EXTRACT PROVIDED
....

As part of my birthday celebrations for 2023 I went to go see Hamilton. It was intense. I highly recommend it. When I die I will die a tiny bit happier for having seen this.

Outside the Opera house after having watched Hamilton

Spoiler Alert!

If you don’t want spoilers and want to go see Hamilton in your life don’t read on.

Do yourself a favor and steal, borrow, pilfer, pickpocket, or hack a friend’s Disney+ account. As far as I know it’s not yet available on Blu-ray yet so if you don’t get Disney+ access you can always try to listen to some of the songs on the Youtubez.

A dip into melody

When Hamilton first came out I found out about it because of the circle of friends I was around at the time. How long ago was that? Well, Hamilton came out in 2015 and I probably didn’t actually hear about it until a few months to a year later when it gained its renown. Naturally I was exposed to various songs from the musical through my friends but I don’t think I ever really appreciated the music as much as I do now after having seen it live on stage.

Lin-Manuel Miranda

Lin-Manuel Miranda wrote the script, music, and lyrics and as someone that is NOT musically inclined other than listening to good music I greatly respect his abilities. He’s only 6 years older than me! Imagine that! He did not waste his shot.

Lin-Manuel in his Hamilton attire

The Winds Of History

I won’t lie. I might read more about Alexander Hamilton now that my curiosity has been piqued but I did no research for this blog post since it’s primarily a way for me to capture a wonderful memory and the things from the play that caught my attention.

From the musical I learned many things and each of those things provoked many thoughts.

Founding Father

Alexander Hamilton, along with George Washington, is considered a "Founding Father". Who knew? :-D

He wrote a lot

He apparently wrote a lot and was very out-spoken about his beliefs compared to his rival in the musical, Aaron Burr. If this is true, I might admire him for his eloquence, which I feel is a skill that escapes me when I’m talking publicly. Much of the time it feels like I mumble aloud my way through a pile of ideas to eventually get to what I actually believe.

Undoubtedly, it is due to his prolific writing that we know so much about his spicy life.

His son died in a duel

This one hit hard during the musical. It was sad to see a re-enactment of the aftermath of the duel where the son’s mother, Eliza, and father, Alexander Hamilton, cried and sang over the dying body.

Hamilton had a secret affair

Ouch. He betrayed his wife. His political rivals attempted to blackmail him upon finding out but instead of letting himself be blackmailed a second time he instead published a pamphlet to openly admit his affair to the public.

I don’t admire the betrayal of the affair.
I do admire the bravery of admitting it to the public.

I do admire his wife Eliza’s reaction to the publication of the affair. She burned her letters and writings to keep her side of the story forever lost to darkness of unrecorded history. Rightfully so. I don’t know exactly how much she burned. Maybe more than just her side of the story was lost.

He fought against the British

He served under General Washington and fought for our freedom from Great Britain. Pretty amazing. A war hero by all accounts.

He died in a duel

Aaron Burr challenged him to a good ol’ fashioned duel and he lost. No spoilers here really. The first song of the musical gives away the ending right away. That’s good for me. I knew I had something to look forward to.

....

DATA SECTION

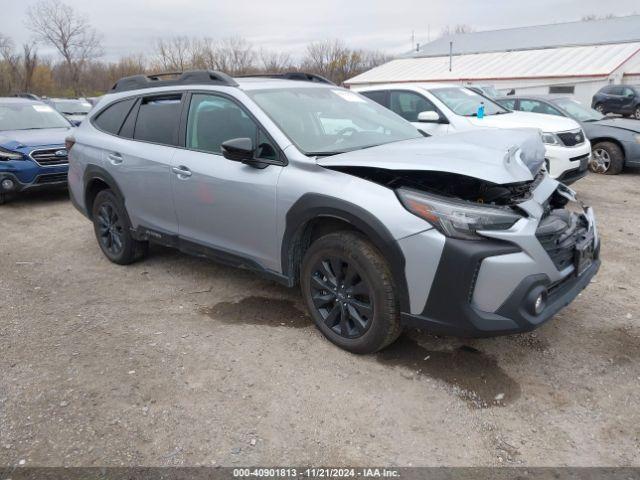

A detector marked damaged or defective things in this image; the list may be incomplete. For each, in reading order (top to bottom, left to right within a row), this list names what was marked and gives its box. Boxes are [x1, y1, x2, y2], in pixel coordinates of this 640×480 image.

crumpled hood [464, 109, 580, 131]
crumpled hood [592, 118, 640, 135]
crumpled hood [0, 127, 71, 150]
crumpled hood [316, 128, 544, 185]
broken headlight assembly [396, 188, 524, 240]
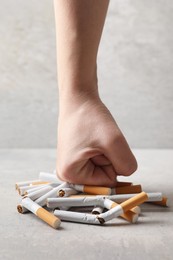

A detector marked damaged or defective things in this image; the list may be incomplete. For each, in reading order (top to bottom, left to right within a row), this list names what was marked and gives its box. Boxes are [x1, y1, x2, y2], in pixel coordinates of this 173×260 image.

....

WHAT IS ASKED
• 1. According to the Hamilton blog post, what did Alexander Hamilton do when his political rivals tried to blackmail him over his affair?
• 2. Based on the Hamilton blog post, explain why the writer says the duel that ends Hamilton's life is not really a spoiler.
• 3. Please write the next part of the Hamilton blog post, picking up after its last paragraph.
The listing isn't needed here.

OUTPUTS BY TASK
• 1. He published a pamphlet openly admitting the affair to the public.

• 2. The first song of the musical reveals the ending right away. The writer considers that a good thing, because it gave them something to look forward to.

• 3.
Memorable Songs

I’m sure everyone that goes to see the musical has their own set of memorable songs and moments. Here are the ones I could remember from the musical.


Why do you write like you’re running out of time?
Write day and night like you’re running out of time?
Ev’ry day you fight, like you’re running out of time

Maybe it’s the envy one writer feels for another writer that is more prolific and seems to have an endless stream of refined sentences that easily slide out of their pen in inky form.

Maybe that’s why I like this song.

Say No To This

There’s trouble in the air, you can smell it

That’s when I began to pray:
Lord, show me how to
Say no to this
I don’t know how to
Say no to this

This is the song when Hamilton cheats on his wife the first time and starts his affair while she’s away from their home. Hamilton stayed home to work.

It’s interesting. In the song, his…mistress lover…Maria Reynolds, calls Hamilton a man of honor before doing her best to strip him of it after he honorably helped her with money to help provide for her temporarily in the absence of her husband.


In the eye of the hurricane
There is quiet
For just a moment

I’ll write my way out

Hamilton has just been told his rivals know about his secret affair. He knows what comes next if he chooses to come clean to the public. He forges ahead. He writes his way through the storm.


I’m erasing myself from the narrative

The world has no right to my heart

They don’t get to know what I said
I’m burning the memories
Burning the letters that might have redeemed you
You forfeit all rights to my heart

Eliza, his wife, reacts to the news of Hamilton’s betrayal. It was brought to life even further when the actress lit paper on fire on the stage using a lantern she had placed on a bench when she came onto the stage. Seeing a real fire, that had an impact for some reason. Bravo.

Hamilton, writing his way out (right); Maria Reynolds, in her red dress (mid-right); Eliza, burning her letters and her narrative (mid-left); Hamilton’s mother holding him when she died. (left)

It’s Quiet Uptown

And I pray
That never used to happen before

If you see him on the street
Walking by himself, talking to himself, have pity

He is working through the unimaginable

In the musical, the Hamiltons have just lost their son in a duel and they’ve moved uptown. Eliza and Alexander manage to reconcile the woes caused by the affair and are brought together by the death of their son.

They somehow worked through the unimaginable.

Who Lives, Who Dies, Who Tells Your Story

You have no control
Who lives
Who dies
Who tells your story?

Somehow though, Alexander Hamilton seems to have told his story. Not his exact story, I’m sure, but it lives on and has been re-invigorated by Lin-Manual Miranda.

Other Favorite Songs

Since listening to the soundtrack even more I have become fond of other songs.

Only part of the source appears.